Exploratory data analysis (EDA) is the process of trying to understand what a dataset can tell us outside of a narrowly focused probability statement. It relies heavily on graphical devices and summary statistics. EDA is a very important aspect of data analysis and will contribute a large part of what we work on this semester.
It will take a few weeks before we have covered all of the core skills needed to do an exploratory analysis of a dataset. We’ll get there eventually, but I think it is useful to see at the start what exactly is involved in such an analysis. So, today, we will be looking at some online, interactive visualizations that we can explore without involving R or any data processing skills.
Types of data sets
When I talk about data I tend to think of a broader meaning to the term than some people might. Data can include such things as text:
And here, even one with sound:
Today the projects groups will look at will cover a similarly wide range of data set types.
Exploratory data analysis
What’s the point an exploratory, visual analysis? At a high level we are trying to understand something about the world around us. The EDA phase of analysis let’s us discover what the data at hand is specifically telling us and indicates directions for future studies.
Here is a project from the Digital Scholarship Lab (DSL) at the University of Richmond that does a great job of showing how visualizations can be powerful argumentative tools:
If you are not familiar with the DSL, I encourage you to check out their projects and visit the group’s space in the library. I plan to have someone from the DSL join us for a class later in the semester.
Modes of Analysis in EDA
Generally, when doing EDA we are looking at understanding patterns contained within the data. I tend see that interesting observations come in one of three forms:
- pattern description: an observation about a general pattern or trend found in the dataset
- anomaly detection: identification of data points that, in some way, seem to not follow the general pattern or otherwise behave in some extreme or anomalous way
- perspective: we have a special interest in a small set of data points (often just one) and are interested in how this point falls relative to the rest of the data; like anomaly detection, but we decide which points to care about ahead of the analysis
These do not function in a vacuum and good analyses will often pull from multiple types of observations.

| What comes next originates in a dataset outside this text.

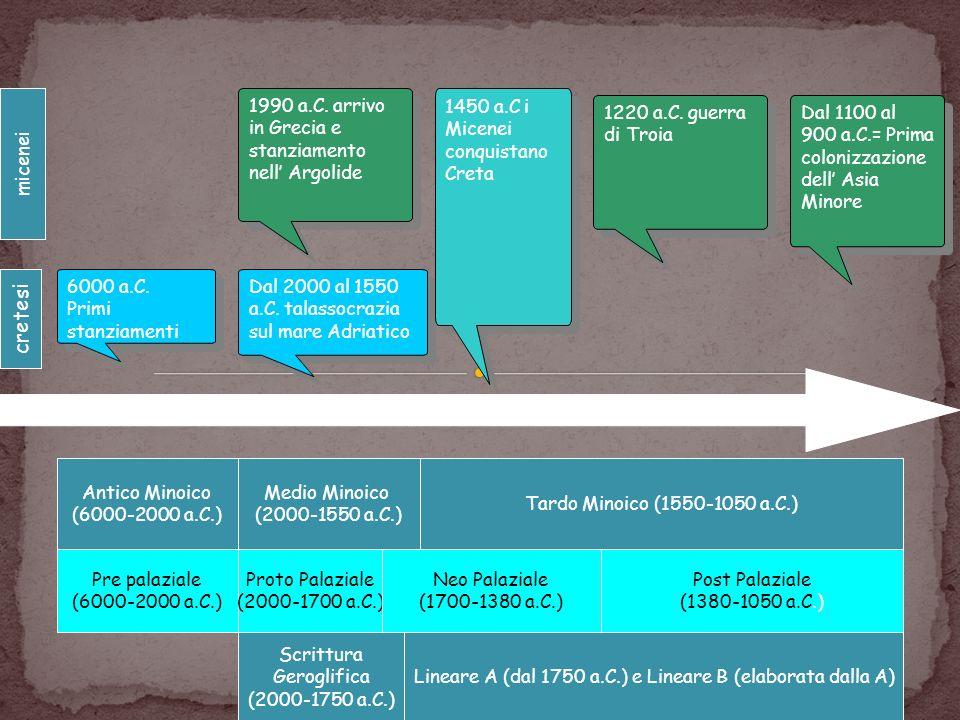 Lineare A (dal 1750 a.C.) e Lineare B (elaborata dalla A)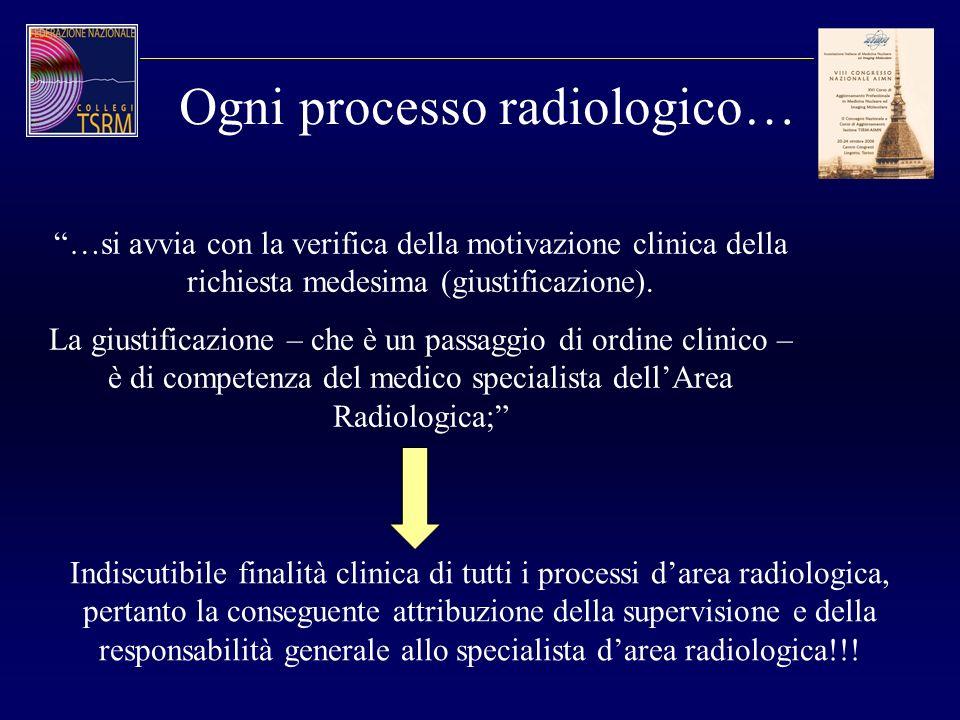 Ogni processo radiologico…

For today, here are some questions to answer about as we look at interactive visualizations:
- What is the source of the data?
- What types of visualizations are being used?
- What are 2-3 interesting observations you found in the dataset?
I’ll answer these for the Forced Migration dataset, then let you work on these questions in small groups.
Now, its your turn. I have gather several interactive visualizations that I find particularly interesting. You’ll be split into groups of about 3 people and assigned one of these datasets.
- A Day in the Life
- Visualizing MBTA Data
- The Wizards’ shooting stars
- The Voting Habits of Americans Like You
- The Rhythm of Food
- Executive Abroad
- Foreign Born Population (1850-2000)
- #SOTU2014: See the State of The Union address minute by minute on Twitter
- A Map of Baseball Nation
Spend about 15 minutes playing around with the visualization and understanding the data within it. Then, answer the four questions above. Finally, designate one person to come up and explain the answers to your dataset.
For next class, please read the introduction to the text The Art of Data Science by Roger Peng and Elizabeth Matsui:
This should be a quick and easy read. It will help frame the discussion of the steps involved in making use of data in an analysis.